Neumeyer v. Wright

*256OPINION

By STEVENS, J.

The well-recognized and long-established rule is that legislation for the levying of taxes and assessments must be strictly construed, and doubt must be resolved in favor of the person on whom the burden is sought to be imposed.

City of Cincinnati v Connor, 55 Oh St 82, at p. 91.

Application of that rule and a consideration of the entire record herein requires the conclusion that the assessments in question were not certified to the auditor of said county until April 16, 1934, and that said assessments did not become liens under the provisions of §6912, GC, until certified as required by law.
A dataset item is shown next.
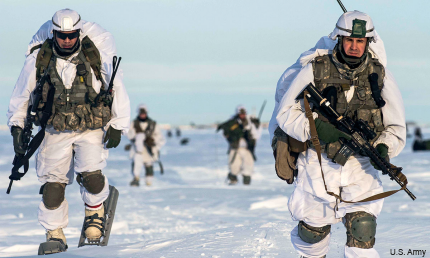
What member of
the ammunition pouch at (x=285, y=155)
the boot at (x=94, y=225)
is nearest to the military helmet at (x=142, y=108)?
the boot at (x=94, y=225)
The property of plaintiff, having been acquired by her subsequent to the approval of said assessments, but prior to their certification, could not be subjected to the payment of said assessments, where diligent search of the public records failed to reveal the existence of any assessments, because, plaintiff did not have and could not have had any notice whatsoever of the existence of said assessments upon said property.

The equities of this case are decidedly with' the plaintiff. She has done all that is required of an ordinarily prudent person to ascertain the existence of special assessments against the property in question. Relying upon the information disclosed by the public records, she has been led to act in the purchase of said property, and if the assessments are now permitted to be collected from her, her action in purchasing said property might and probably would be to her disadvantage.

Herzatum v Sparks, Treas., et, 31 O.L.R. 292, and cases cited therein.

We find no merit in the contention of defendants that the authorities cited pertain only to taxes and not to assessments. The equities entering into a consideration of either question are the same.

The permanent injunction sought will be granted. Exceptions of defendants may be saved.

PUNK, PJ, and WASHBURN, J, concur in judgment.